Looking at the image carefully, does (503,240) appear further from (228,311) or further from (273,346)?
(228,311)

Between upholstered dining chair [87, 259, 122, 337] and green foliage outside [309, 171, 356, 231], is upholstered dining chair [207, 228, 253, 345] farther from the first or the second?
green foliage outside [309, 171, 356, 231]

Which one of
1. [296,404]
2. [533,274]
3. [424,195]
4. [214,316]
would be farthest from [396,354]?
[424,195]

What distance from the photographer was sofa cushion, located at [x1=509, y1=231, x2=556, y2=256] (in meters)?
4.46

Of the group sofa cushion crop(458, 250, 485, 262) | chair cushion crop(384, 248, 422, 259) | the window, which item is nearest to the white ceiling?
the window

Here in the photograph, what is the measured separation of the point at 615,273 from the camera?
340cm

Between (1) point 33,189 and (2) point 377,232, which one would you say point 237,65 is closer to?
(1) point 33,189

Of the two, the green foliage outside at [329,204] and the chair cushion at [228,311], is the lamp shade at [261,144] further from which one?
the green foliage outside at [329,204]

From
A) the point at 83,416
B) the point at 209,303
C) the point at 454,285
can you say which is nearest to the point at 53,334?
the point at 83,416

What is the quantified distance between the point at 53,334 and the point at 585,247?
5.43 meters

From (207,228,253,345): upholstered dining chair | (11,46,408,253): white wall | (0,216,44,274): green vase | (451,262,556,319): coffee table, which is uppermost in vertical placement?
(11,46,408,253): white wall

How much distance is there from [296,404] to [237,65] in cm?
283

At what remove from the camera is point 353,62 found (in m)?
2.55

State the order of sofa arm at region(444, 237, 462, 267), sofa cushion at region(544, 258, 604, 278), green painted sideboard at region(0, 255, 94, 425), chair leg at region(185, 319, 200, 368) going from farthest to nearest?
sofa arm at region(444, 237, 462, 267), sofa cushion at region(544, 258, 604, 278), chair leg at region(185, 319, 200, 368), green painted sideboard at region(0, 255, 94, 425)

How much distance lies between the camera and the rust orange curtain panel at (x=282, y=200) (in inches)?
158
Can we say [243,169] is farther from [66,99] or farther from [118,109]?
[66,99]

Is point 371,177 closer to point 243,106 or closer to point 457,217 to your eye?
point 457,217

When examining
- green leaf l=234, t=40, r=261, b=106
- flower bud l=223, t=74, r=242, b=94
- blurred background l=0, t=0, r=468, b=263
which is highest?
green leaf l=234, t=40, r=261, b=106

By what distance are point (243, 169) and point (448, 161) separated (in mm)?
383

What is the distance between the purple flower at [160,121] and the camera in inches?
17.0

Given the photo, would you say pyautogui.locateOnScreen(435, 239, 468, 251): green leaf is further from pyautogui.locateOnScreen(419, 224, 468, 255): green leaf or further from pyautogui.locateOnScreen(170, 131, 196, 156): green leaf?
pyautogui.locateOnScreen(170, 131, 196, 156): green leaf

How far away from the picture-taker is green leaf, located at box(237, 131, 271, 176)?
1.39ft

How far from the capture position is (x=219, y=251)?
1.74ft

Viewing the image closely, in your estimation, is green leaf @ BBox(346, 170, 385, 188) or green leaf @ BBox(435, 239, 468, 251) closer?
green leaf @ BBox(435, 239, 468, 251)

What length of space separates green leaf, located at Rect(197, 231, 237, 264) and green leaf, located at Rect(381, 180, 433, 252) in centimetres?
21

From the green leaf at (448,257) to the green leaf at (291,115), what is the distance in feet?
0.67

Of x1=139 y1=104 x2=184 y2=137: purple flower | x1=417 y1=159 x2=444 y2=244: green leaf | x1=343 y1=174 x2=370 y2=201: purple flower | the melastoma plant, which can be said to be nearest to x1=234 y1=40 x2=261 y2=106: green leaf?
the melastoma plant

• YOUR INSTRUCTIONS:
Turn all of the records above into one numbered list, one line per item, and leave out the blank lines.

• ANSWER TO THE EXERCISE:
1. Looking at the image carefully, does (503,240) appear further from (228,311) or further from (273,346)?
2. (228,311)
3. Between upholstered dining chair [87, 259, 122, 337] and green foliage outside [309, 171, 356, 231], is upholstered dining chair [207, 228, 253, 345] farther from the first or the second?
4. green foliage outside [309, 171, 356, 231]
5. Which one of
6. 1. [296,404]
7. 2. [533,274]
8. 3. [424,195]
9. 4. [214,316]
10. would be farthest from [396,354]?
11. [424,195]
12. What distance from the photographer was sofa cushion, located at [x1=509, y1=231, x2=556, y2=256] (in meters)?
13. 4.46
14. Of the group sofa cushion crop(458, 250, 485, 262) | chair cushion crop(384, 248, 422, 259) | the window, which item is nearest to the white ceiling?
15. the window
16. Here in the photograph, what is the measured separation of the point at 615,273 from the camera?
17. 340cm
18. Between (1) point 33,189 and (2) point 377,232, which one would you say point 237,65 is closer to?
19. (1) point 33,189
20. Of the two, the green foliage outside at [329,204] and the chair cushion at [228,311], is the lamp shade at [261,144] further from which one?
21. the green foliage outside at [329,204]
22. From
23. A) the point at 83,416
24. B) the point at 209,303
25. C) the point at 454,285
26. can you say which is nearest to the point at 53,334?
27. the point at 83,416
28. What is the quantified distance between the point at 53,334 and the point at 585,247?
29. 5.43 meters
30. From (207,228,253,345): upholstered dining chair | (11,46,408,253): white wall | (0,216,44,274): green vase | (451,262,556,319): coffee table, which is uppermost in vertical placement?
31. (11,46,408,253): white wall
32. How much distance is there from [296,404] to [237,65] in cm?
33. 283
34. At what remove from the camera is point 353,62 found (in m)?
35. 2.55
36. State the order of sofa arm at region(444, 237, 462, 267), sofa cushion at region(544, 258, 604, 278), green painted sideboard at region(0, 255, 94, 425), chair leg at region(185, 319, 200, 368) going from farthest to nearest?
37. sofa arm at region(444, 237, 462, 267), sofa cushion at region(544, 258, 604, 278), chair leg at region(185, 319, 200, 368), green painted sideboard at region(0, 255, 94, 425)
38. How much distance lies between the camera and the rust orange curtain panel at (x=282, y=200) (in inches)?
39. 158
40. Can we say [243,169] is farther from [66,99] or farther from [118,109]?
41. [66,99]
42. Is point 371,177 closer to point 243,106 or closer to point 457,217 to your eye?
43. point 457,217
44. When examining
45. - green leaf l=234, t=40, r=261, b=106
46. - flower bud l=223, t=74, r=242, b=94
47. - blurred background l=0, t=0, r=468, b=263
48. which is highest?
49. green leaf l=234, t=40, r=261, b=106
50. By what distance are point (243, 169) and point (448, 161) separated (in mm)?
51. 383
52. What is the distance between the purple flower at [160,121] and the camera in inches?
53. 17.0
54. Given the photo, would you say pyautogui.locateOnScreen(435, 239, 468, 251): green leaf is further from pyautogui.locateOnScreen(419, 224, 468, 255): green leaf or further from pyautogui.locateOnScreen(170, 131, 196, 156): green leaf?
55. pyautogui.locateOnScreen(170, 131, 196, 156): green leaf
56. How far away from the picture-taker is green leaf, located at box(237, 131, 271, 176)?
57. 1.39ft
58. How far from the capture position is (x=219, y=251)?
59. 1.74ft
60. Viewing the image closely, in your estimation, is green leaf @ BBox(346, 170, 385, 188) or green leaf @ BBox(435, 239, 468, 251) closer?
61. green leaf @ BBox(435, 239, 468, 251)
62. What length of space separates green leaf, located at Rect(197, 231, 237, 264) and green leaf, located at Rect(381, 180, 433, 252) in centimetres?
63. 21
64. From the green leaf at (448,257) to the green leaf at (291,115), what is the distance in feet?
65. 0.67
66. Of x1=139 y1=104 x2=184 y2=137: purple flower | x1=417 y1=159 x2=444 y2=244: green leaf | x1=343 y1=174 x2=370 y2=201: purple flower | the melastoma plant, which can be said to be nearest to x1=234 y1=40 x2=261 y2=106: green leaf?
67. the melastoma plant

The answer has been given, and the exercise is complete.